What is expected ::
Through the end of the data below, output every line exactly, beginning with the line that contains "scientific name: Sus scrofa".

Information given ::
══════════

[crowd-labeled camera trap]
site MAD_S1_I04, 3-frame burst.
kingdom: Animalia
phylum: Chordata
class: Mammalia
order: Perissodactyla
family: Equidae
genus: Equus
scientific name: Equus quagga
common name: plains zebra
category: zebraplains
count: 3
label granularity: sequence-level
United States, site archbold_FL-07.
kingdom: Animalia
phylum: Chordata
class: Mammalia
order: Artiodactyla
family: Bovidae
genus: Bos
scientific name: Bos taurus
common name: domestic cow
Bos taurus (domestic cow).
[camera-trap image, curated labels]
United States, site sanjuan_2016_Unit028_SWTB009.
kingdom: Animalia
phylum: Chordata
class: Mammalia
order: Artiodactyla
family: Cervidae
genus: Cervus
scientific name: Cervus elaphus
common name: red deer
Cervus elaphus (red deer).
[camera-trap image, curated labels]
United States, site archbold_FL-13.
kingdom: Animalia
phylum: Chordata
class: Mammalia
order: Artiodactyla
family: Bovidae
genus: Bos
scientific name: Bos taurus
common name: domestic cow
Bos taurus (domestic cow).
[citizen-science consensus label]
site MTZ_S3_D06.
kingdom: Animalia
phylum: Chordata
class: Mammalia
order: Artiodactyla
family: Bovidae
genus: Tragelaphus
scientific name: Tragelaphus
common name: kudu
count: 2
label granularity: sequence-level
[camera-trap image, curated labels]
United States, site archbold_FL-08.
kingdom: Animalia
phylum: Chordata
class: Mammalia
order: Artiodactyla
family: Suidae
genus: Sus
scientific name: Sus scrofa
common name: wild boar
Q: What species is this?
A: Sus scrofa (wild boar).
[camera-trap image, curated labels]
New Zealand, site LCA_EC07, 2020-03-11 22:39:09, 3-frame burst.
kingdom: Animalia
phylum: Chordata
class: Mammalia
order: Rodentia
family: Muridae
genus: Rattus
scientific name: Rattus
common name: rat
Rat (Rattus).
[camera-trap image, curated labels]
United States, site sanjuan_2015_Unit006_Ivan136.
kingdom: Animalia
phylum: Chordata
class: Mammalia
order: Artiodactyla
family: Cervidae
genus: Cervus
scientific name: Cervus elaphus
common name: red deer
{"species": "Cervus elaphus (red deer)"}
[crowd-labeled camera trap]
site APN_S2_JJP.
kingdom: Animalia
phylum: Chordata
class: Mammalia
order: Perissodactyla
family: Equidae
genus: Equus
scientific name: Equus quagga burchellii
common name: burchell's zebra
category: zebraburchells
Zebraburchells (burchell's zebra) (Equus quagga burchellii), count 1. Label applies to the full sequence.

══════════

Answer space ::
scientific name: Sus scrofa
common name: wild boar
Q: What species is this?
A: Sus scrofa (wild boar).
[camera-trap image, curated labels]
New Zealand, site LCA_EC07, 2020-03-11 22:39:09, 3-frame burst.
kingdom: Animalia
phylum: Chordata
class: Mammalia
order: Rodentia
family: Muridae
genus: Rattus
scientific name: Rattus
common name: rat
Rat (Rattus).
[camera-trap image, curated labels]
United States, site sanjuan_2015_Unit006_Ivan136.
kingdom: Animalia
phylum: Chordata
class: Mammalia
order: Artiodactyla
family: Cervidae
genus: Cervus
scientific name: Cervus elaphus
common name: red deer
{"species": "Cervus elaphus (red deer)"}
[crowd-labeled camera trap]
site APN_S2_JJP.
kingdom: Animalia
phylum: Chordata
class: Mammalia
order: Perissodactyla
family: Equidae
genus: Equus
scientific name: Equus quagga burchellii
common name: burchell's zebra
category: zebraburchells
Zebraburchells (burchell's zebra) (Equus quagga burchellii), count 1. Label applies to the full sequence.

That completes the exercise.